_PETIT EXERCICE_. Prolongez la chronique sur le label Sacred Bones, présentée plus bas, en reprenant juste après ses derniers mots.

_TEXTE À LIRE_.
-------------------------
C'est indéniable, Sacred
Bones excelle dans le jeu du chat et de la souris avec nos sens.
Depuis 2007, son catalogue partagé entre voyages mystiques, crasse
urbaine et occultisme latent, est constamment agrémenté de nouveaux
bijoux... des petits bijoux qui se révèlent être de parfaites
armes sonores contondantes qui ne se contentent pas d'élimer nos
tympans mais aussi de malmener les esprits. C'est triste à dire mais
j'ai bien peur que les amateurs du label ne fassent pas de vieux
os... de toute façon c'est dans les vieux pots qu'on fait les
meilleurs sourds!
Le petit dernier, Deep
Trip, en rajoute une
couche (il faudra d'ailleurs en changer souvent au cours de l'écoute)
-------------------------
_DONNÉES ENREGISTRÉES_.
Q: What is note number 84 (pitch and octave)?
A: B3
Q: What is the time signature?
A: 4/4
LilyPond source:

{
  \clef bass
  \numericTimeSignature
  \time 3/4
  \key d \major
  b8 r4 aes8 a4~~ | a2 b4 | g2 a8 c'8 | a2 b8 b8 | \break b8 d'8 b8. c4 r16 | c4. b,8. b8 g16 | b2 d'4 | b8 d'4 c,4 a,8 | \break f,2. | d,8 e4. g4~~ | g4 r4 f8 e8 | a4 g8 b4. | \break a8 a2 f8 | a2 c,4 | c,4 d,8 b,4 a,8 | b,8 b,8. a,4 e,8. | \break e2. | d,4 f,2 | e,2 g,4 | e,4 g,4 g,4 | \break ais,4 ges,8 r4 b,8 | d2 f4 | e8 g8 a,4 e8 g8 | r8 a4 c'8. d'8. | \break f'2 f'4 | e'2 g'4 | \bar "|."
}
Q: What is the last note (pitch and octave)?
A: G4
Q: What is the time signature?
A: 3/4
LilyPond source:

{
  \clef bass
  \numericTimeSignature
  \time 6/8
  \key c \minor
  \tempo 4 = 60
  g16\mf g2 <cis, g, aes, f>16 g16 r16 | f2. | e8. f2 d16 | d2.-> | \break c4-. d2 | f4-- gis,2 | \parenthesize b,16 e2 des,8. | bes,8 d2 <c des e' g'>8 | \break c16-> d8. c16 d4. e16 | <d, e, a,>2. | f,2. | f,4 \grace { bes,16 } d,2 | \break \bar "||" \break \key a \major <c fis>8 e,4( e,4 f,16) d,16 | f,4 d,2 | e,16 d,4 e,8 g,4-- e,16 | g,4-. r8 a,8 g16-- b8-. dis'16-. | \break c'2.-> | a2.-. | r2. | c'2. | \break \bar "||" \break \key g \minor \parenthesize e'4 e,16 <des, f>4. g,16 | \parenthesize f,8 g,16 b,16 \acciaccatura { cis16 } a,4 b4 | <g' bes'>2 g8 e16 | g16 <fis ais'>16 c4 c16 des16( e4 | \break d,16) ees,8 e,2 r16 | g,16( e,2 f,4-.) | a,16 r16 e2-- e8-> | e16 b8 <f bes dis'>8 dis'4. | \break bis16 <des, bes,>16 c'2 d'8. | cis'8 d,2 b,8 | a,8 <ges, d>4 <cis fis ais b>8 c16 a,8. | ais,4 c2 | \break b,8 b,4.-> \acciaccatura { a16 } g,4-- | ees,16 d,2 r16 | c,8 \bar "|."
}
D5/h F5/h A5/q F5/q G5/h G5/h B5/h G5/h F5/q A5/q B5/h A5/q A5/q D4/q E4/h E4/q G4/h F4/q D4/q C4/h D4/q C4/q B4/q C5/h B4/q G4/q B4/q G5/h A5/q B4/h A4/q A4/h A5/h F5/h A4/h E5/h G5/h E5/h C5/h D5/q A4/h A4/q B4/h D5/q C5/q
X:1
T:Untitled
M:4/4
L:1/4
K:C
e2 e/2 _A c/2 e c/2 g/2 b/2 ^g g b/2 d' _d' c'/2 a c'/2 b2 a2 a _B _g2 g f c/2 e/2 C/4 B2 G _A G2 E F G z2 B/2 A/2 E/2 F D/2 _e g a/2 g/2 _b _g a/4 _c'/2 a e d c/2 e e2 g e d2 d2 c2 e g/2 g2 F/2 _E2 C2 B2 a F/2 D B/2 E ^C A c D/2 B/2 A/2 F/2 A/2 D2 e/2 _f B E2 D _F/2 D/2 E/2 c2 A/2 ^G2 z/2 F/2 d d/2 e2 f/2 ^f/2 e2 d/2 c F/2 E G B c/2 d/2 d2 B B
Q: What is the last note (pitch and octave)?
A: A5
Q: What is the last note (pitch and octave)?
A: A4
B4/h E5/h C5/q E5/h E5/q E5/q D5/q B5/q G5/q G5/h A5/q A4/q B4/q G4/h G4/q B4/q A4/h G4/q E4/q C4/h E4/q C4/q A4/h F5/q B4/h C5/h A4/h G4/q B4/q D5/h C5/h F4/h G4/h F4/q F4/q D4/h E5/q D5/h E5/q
-------------------------
_RÉPONSE À L'EXERCICE_.
en mode unité de destruction massive, ravageur au point qu'il serait
purement indécis pour les frangins Ryan et Rusty Rousseau d'essayer
de se dédouaner de toutes responsabilités. Introduction toute en
larsens, guitares vrombissantes suivis des
blast beats inopinés d'un batteur qui semble dire "Coucou c'est
moi, vous allez m'entendre!"... il leur faudra tout de même un
sacré alibi pour panser nos acouphènes. Tant d'énergie d'un coup
c'était suspect mais pas de raison de se méfier et surtout pas la
force... les jambes coupées en même temps que l'herbe sous nos
pieds. Bonne technique que de mettre sur les rotules pour mieux
maîtriser... faire passer la pilule (entre autres substances) des
nuages de fumées qui planent sur le reste du disque. Car
si la fougue pointe son nez avant tout, l'ensemble se montre
rapidement bien plus surprenant que le synth-punk bas du front (ou
encore que l'ensemble de la discographie de The Reatards, dans lequel
jouait Ryan Rousseau) des deux premiers albums, à l'époque où
Alicja Trout et le célèbre et malheureusement défunt Jay Lindsey
dit "Reatard" composaient un Destruction Unit réunissant
alors à lui seul les trois quarts du vivier de musiciens de la scène
indépendante de Memphis (Ryan Rousseau a rencontré Alicja Trout au
sein des Black Sunday, qui elle-meme a joué avec Jay Lindsey dans
C.C Riders, Lost Sounds, Nervous Patterns, qui lui-même a joué avec
Ryan Rousseau dans les Reatards... sans compter les projets
individuels, les groupes d'un soir et j'en passe...).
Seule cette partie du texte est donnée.